*** Opening Data for this task ***

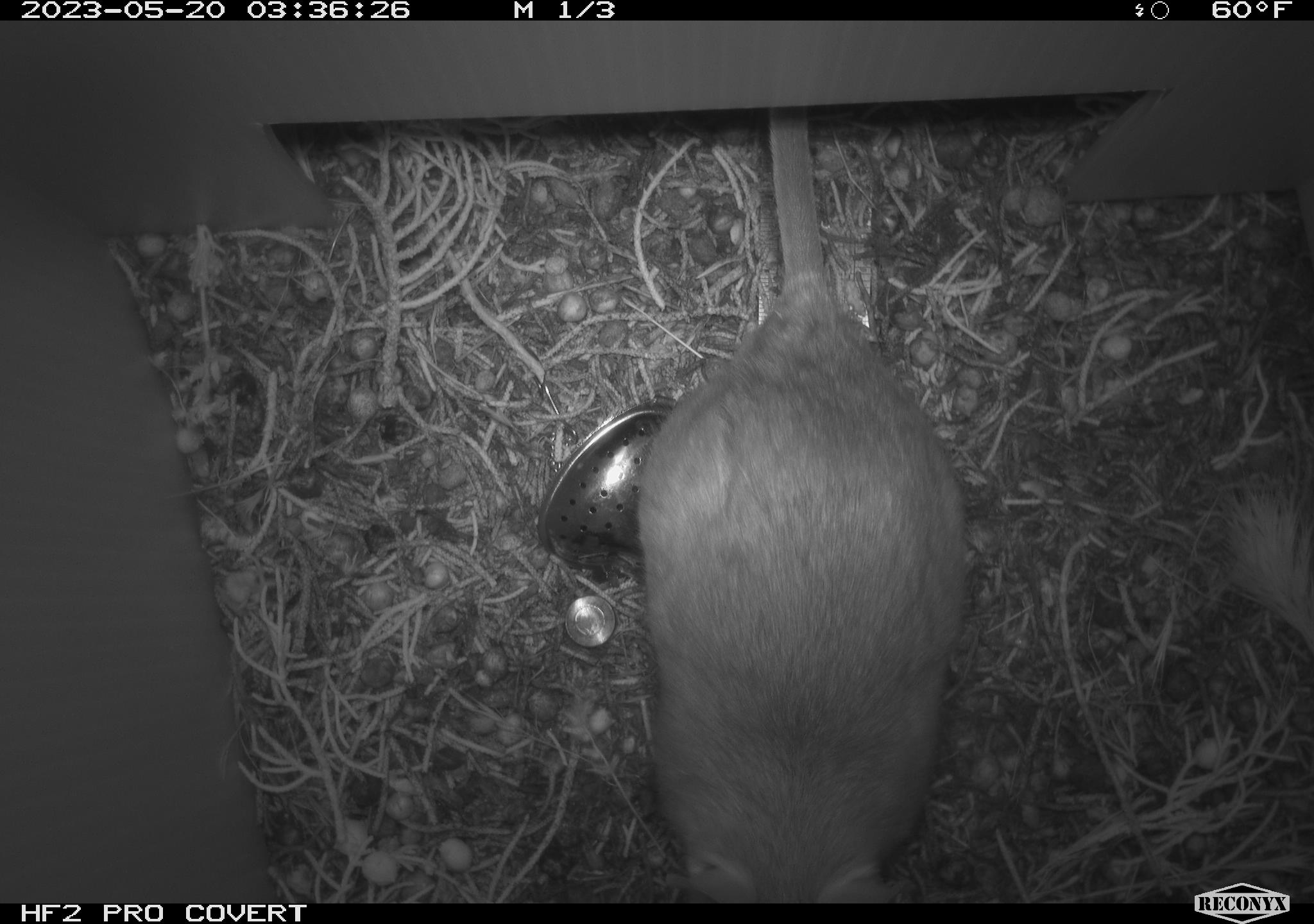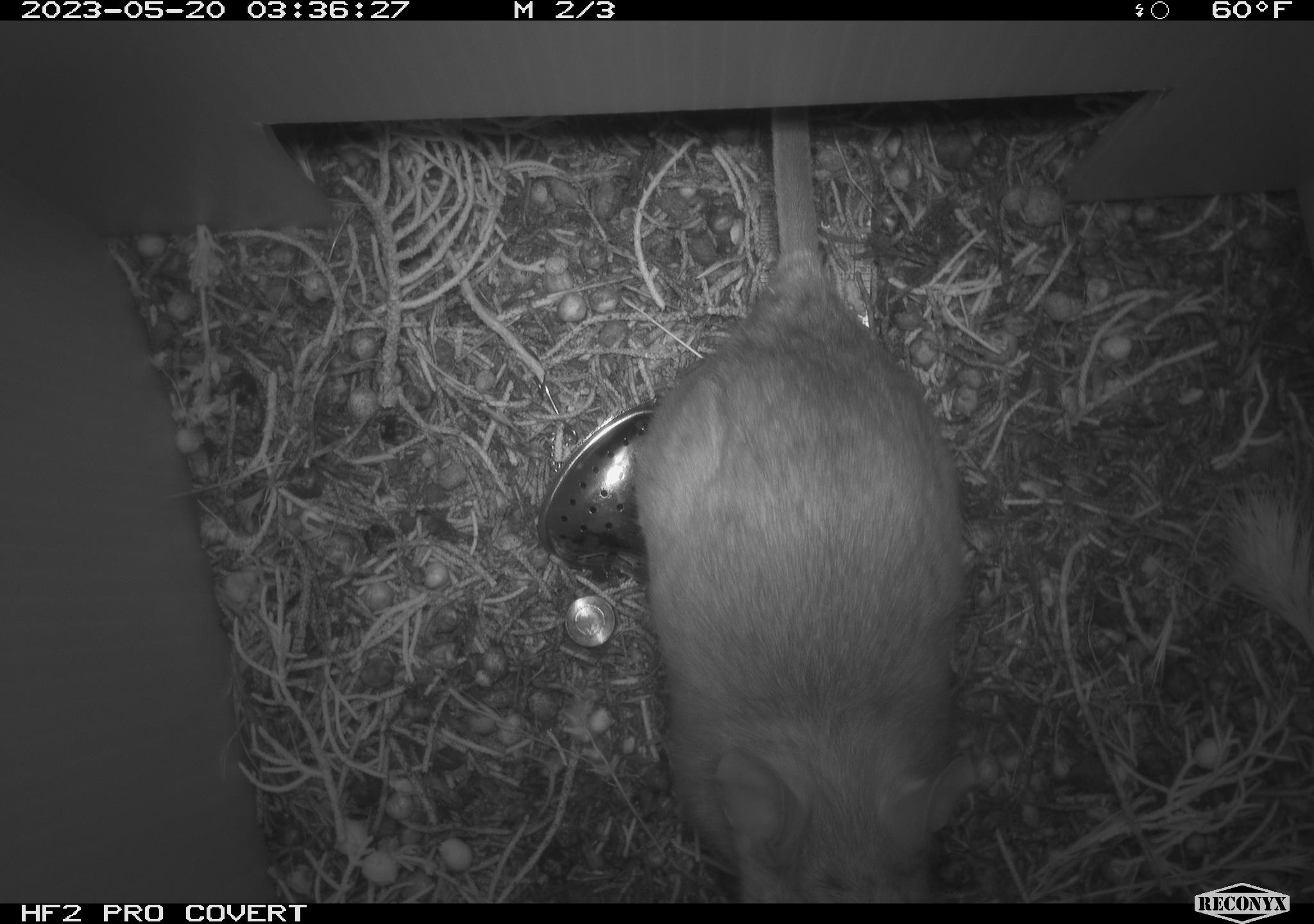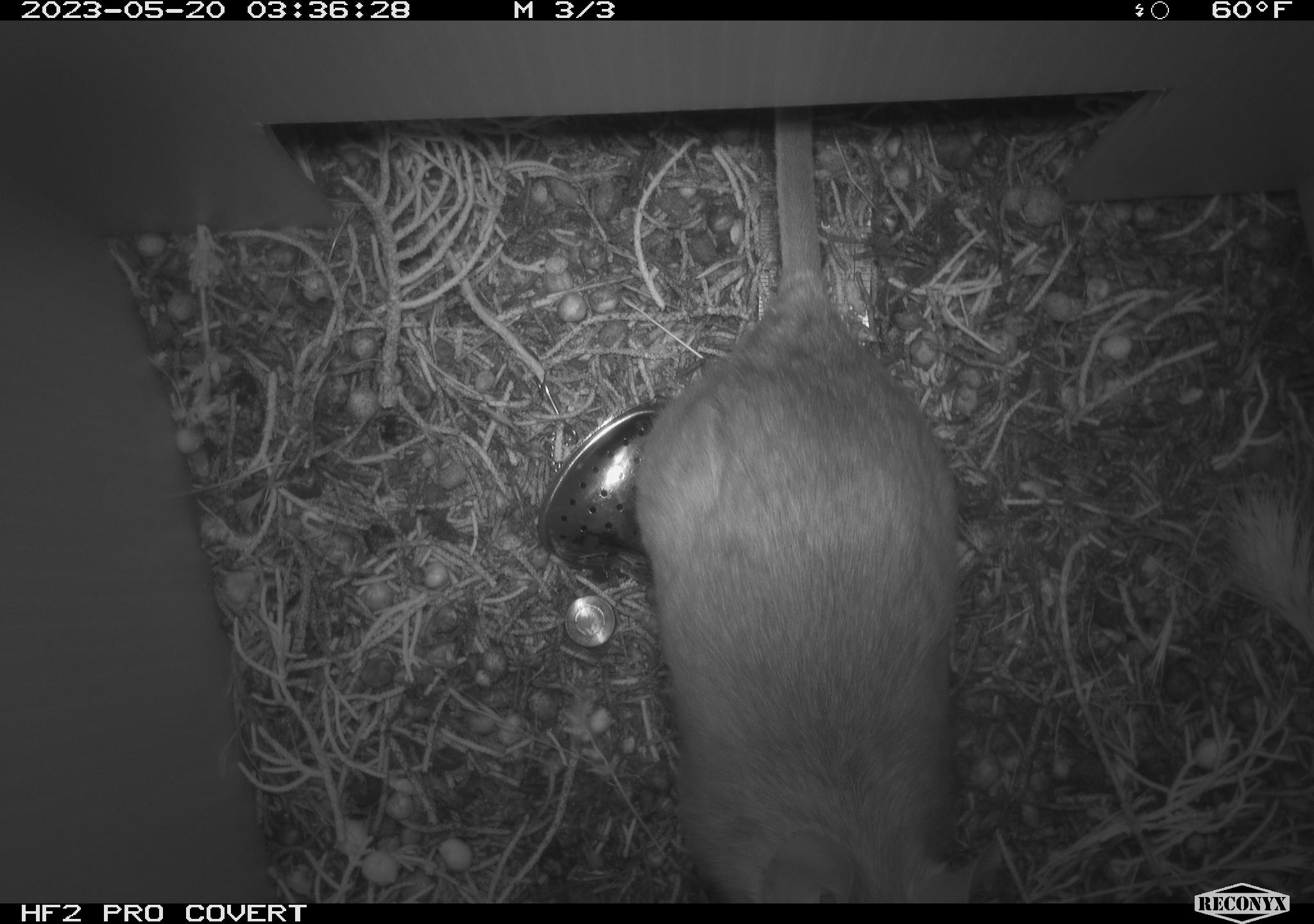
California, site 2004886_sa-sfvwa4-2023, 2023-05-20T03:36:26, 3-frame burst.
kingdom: Animalia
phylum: Chordata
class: Mammalia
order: Rodentia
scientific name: Rodentia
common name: mouse species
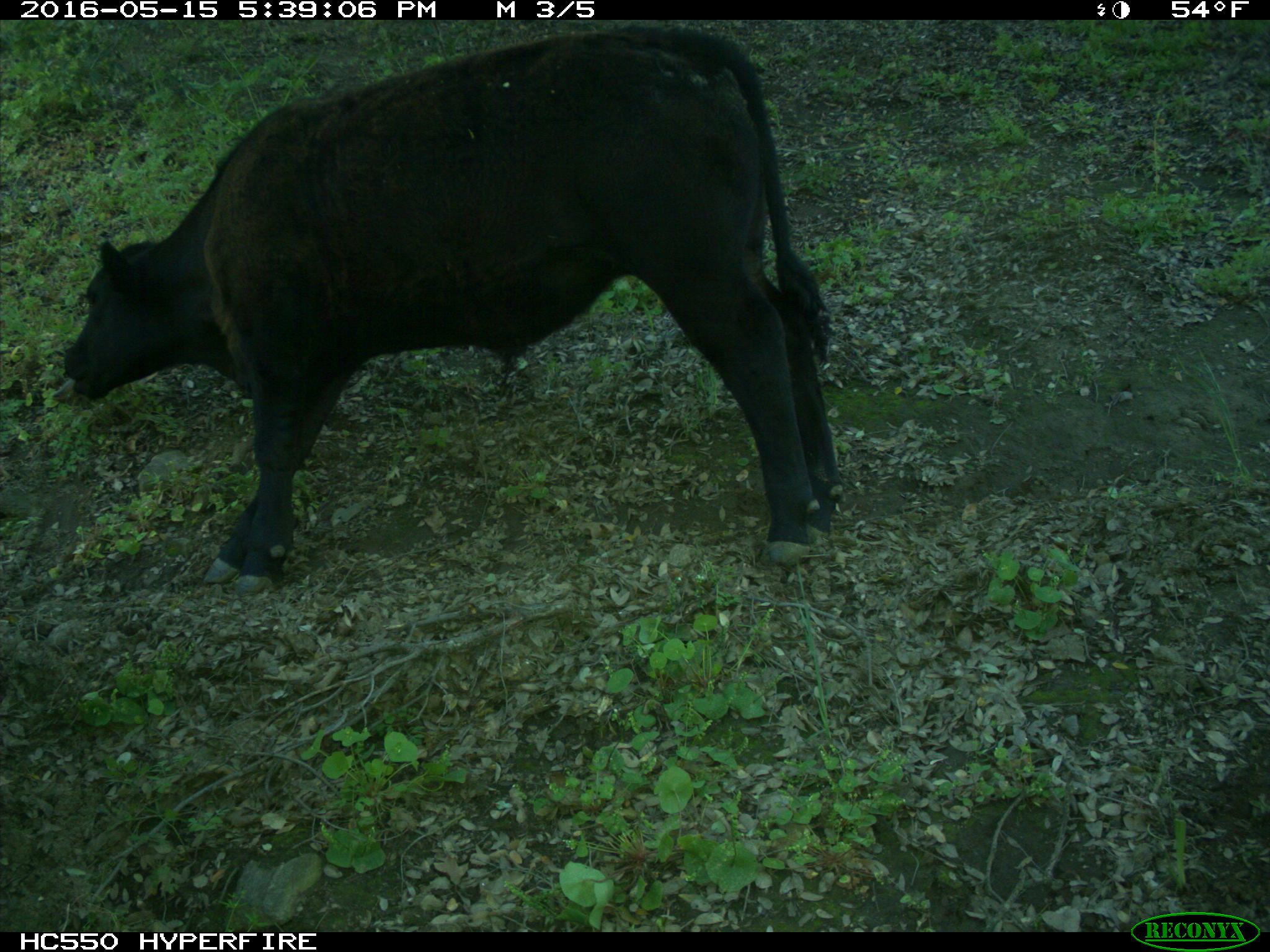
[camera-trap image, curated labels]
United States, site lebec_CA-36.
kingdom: Animalia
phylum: Chordata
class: Mammalia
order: Artiodactyla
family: Bovidae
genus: Bos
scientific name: Bos taurus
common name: domestic cow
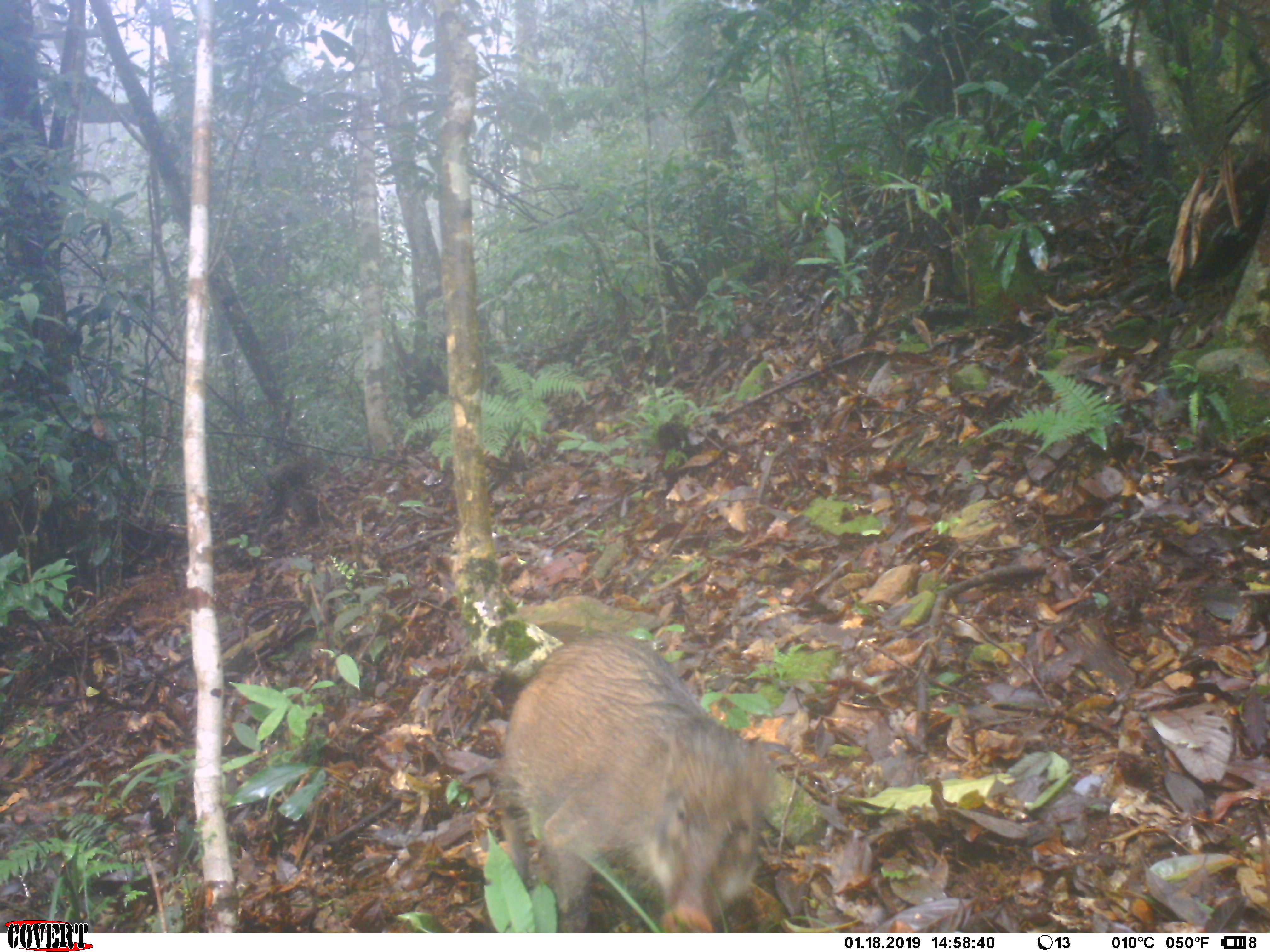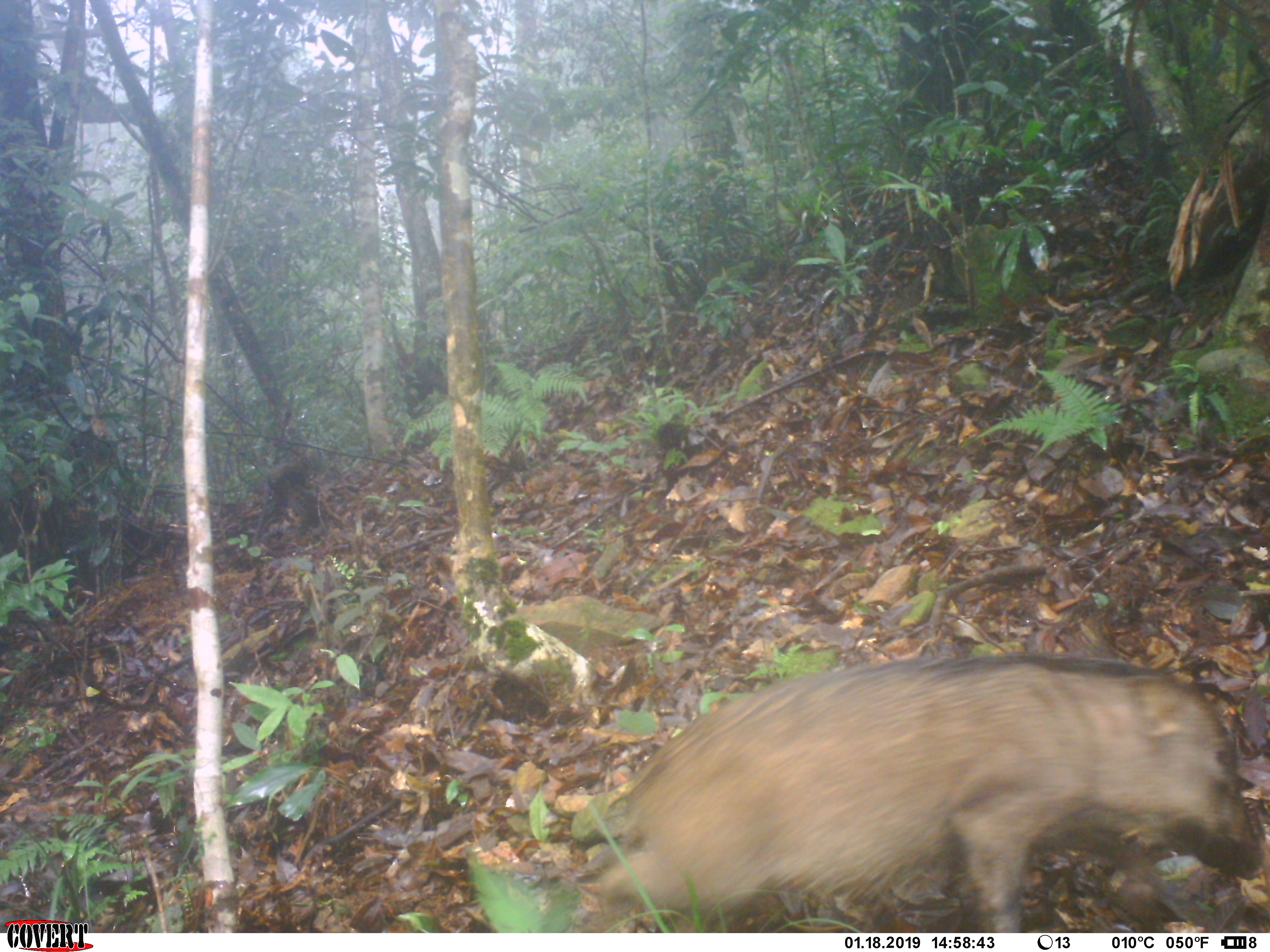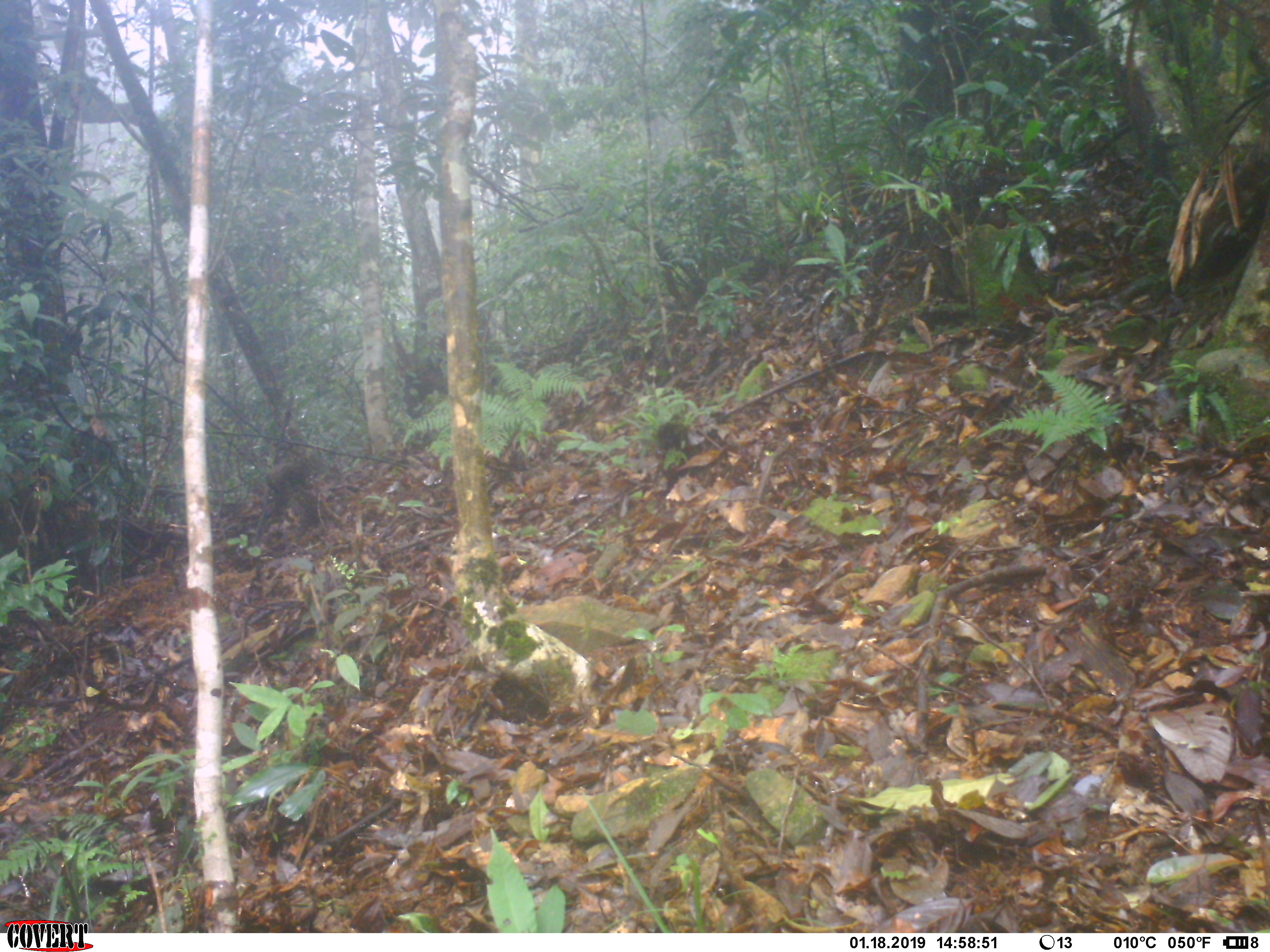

*** Closing Data for this task ***

• **Problem description**
From the material above, output every line exactly as written, dropping any picture.

• **Answer box**
California, site 2004886_sa-sfvwa4-2023, 2023-05-20T03:36:26, 3-frame burst.
kingdom: Animalia
phylum: Chordata
class: Mammalia
order: Rodentia
scientific name: Rodentia
common name: mouse species
[camera-trap image, curated labels]
United States, site lebec_CA-36.
kingdom: Animalia
phylum: Chordata
class: Mammalia
order: Artiodactyla
family: Bovidae
genus: Bos
scientific name: Bos taurus
common name: domestic cow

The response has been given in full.